_Task requirements_.
[A] In the article on the For the Fallen Dreams album:
(i) Which label released the album?
(ii) On what date did the band reveal that they had parted ways with Rise Records?
(iii) What is the album's listed length?
[B] Could you carry on the article on the For the Fallen Dreams album, starting right after its final sentence?

Studio album by For the Fallen Dreams
- Released: March 10, 2023
- Recorded: 2022
- Genre: Metalcore
- Length: 37:48
- Label: Arising Empire
- Producer: Jonathan Dolese

For the Fallen Dreams chronology
| Six (2018) | For the Fallen Dreams (2023) |  |

Singles from For the Fallen Dreams
- "What If" Released: June 21, 2022; "Sulfate" Released: August 5, 2022; "Re-Animate" Released: September 6, 2022; "No Heaven" Released: October 20, 2022; "Last One Out" Released: January 19, 2023;

= For the Fallen Dreams (album) =

For the Fallen Dreams is the seventh studio album by American metalcore band For the Fallen Dreams. It was released on March 10, 2023, through Arising Empire and was produced by Jonathan Dolese. The album is the band's first studio release with the label.

==Background and promotion==
On February 19, 2021, the band confirmed that they had begun recording the album. On June 17, 2022, the band revealed that they had parted ways with Rise Records and signed with Arising Empire. On June 21, following a series of teasers released on various social media, the band unveiled the first single entitled "What If" along with a music video. On August 5, the band released the second single titled "Sulfate".

_Raw records_.
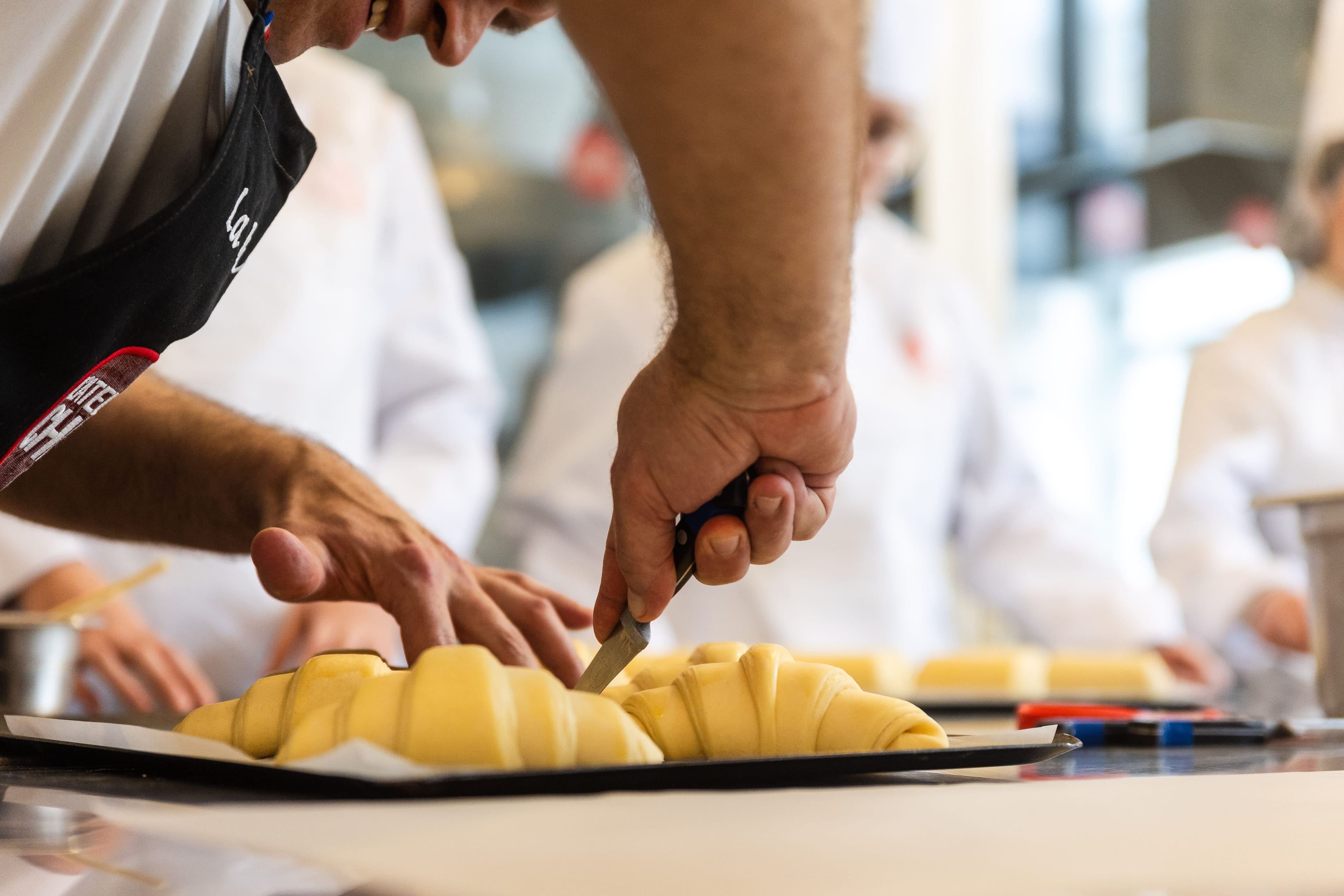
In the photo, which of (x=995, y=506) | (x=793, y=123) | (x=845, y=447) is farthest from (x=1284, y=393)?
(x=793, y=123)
---
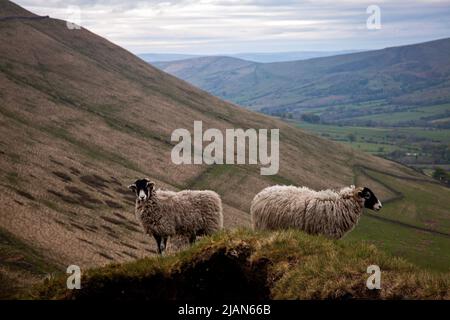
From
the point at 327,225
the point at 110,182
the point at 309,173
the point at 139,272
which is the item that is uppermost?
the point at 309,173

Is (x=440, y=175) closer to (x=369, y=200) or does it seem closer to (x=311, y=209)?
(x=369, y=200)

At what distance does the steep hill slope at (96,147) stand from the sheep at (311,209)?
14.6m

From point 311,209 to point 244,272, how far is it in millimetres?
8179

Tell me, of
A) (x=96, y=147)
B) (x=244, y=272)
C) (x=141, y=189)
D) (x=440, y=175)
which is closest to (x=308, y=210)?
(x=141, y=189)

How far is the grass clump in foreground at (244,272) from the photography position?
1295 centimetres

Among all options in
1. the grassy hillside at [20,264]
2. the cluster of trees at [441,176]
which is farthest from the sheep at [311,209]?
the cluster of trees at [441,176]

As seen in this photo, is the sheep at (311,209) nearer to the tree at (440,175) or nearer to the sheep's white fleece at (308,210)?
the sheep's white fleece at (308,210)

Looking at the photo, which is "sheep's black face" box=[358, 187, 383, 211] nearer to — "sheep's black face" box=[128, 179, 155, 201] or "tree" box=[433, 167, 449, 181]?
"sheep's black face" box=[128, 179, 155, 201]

_Answers to the tasks_.
[A]
(i) Arising Empire
(ii) June 17, 2022
(iii) 37:48

[B]
On September 6, the band published the third single "Re-Animate" and its corresponding music video. On October 20, the band released the fourth single "No Heaven" and an accompanying music video. On January 19, 2023, the band premiered the fifth single "Last One Out" with a music video. At the same time, they revealed the album itself, the album cover, the track list, and release date. The music video for "Without You" was released March 10, 2023, coinciding with the album release.

==Track listing==
Adapted from Apple Music.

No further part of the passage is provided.